(Dataset entries)

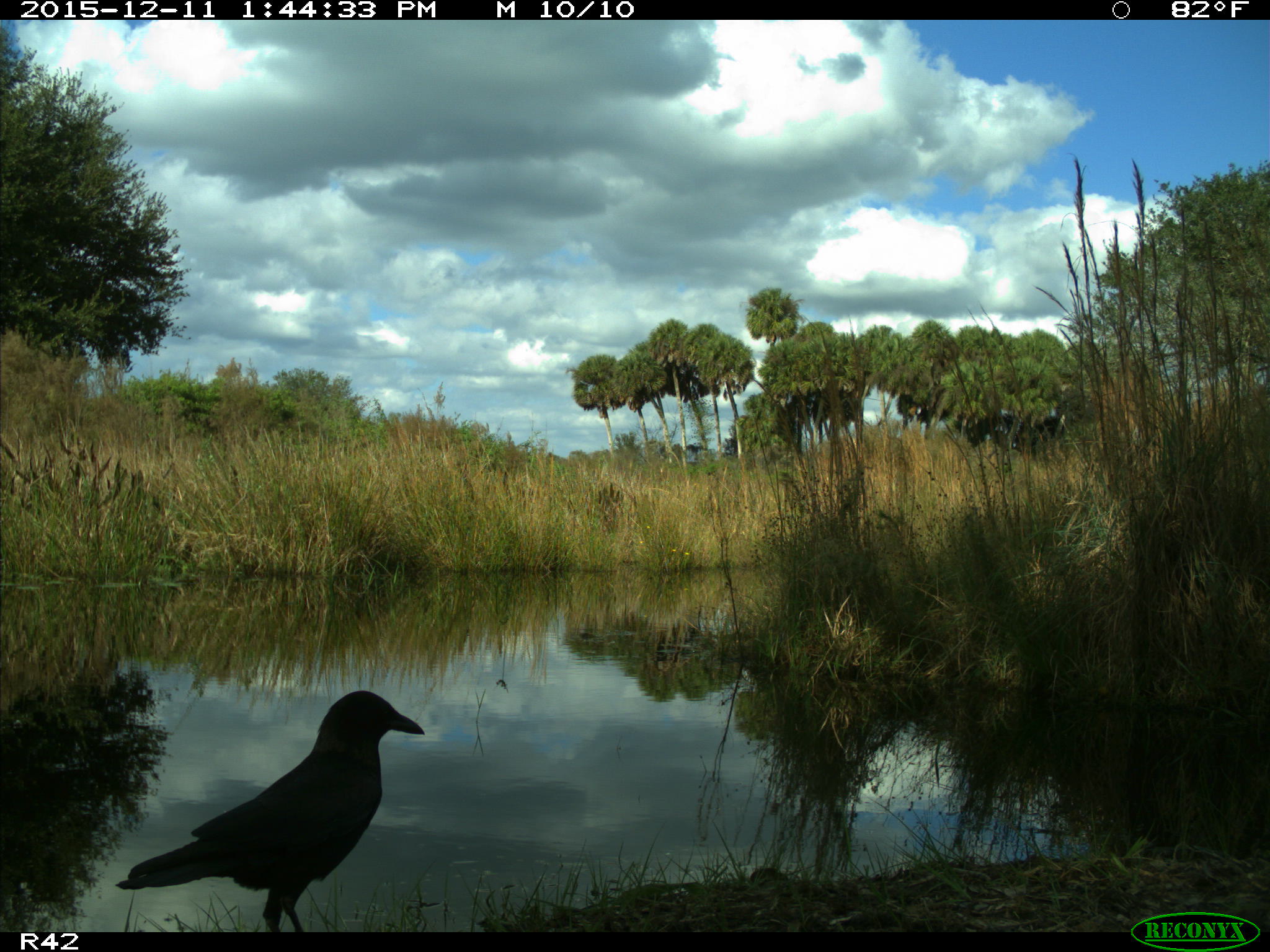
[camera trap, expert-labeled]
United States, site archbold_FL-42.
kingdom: Animalia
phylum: Chordata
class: Aves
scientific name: Aves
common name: birds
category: unidentified bird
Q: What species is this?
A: Unidentified bird (birds) (Aves).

## TASK DETAILS:
The entries above are to be repeated in full, except for their pictures.

## EXERCISE SOLUTION:
[camera trap, expert-labeled]
United States, site archbold_FL-42.
kingdom: Animalia
phylum: Chordata
class: Aves
scientific name: Aves
common name: birds
category: unidentified bird
Q: What species is this?
A: Unidentified bird (birds) (Aves).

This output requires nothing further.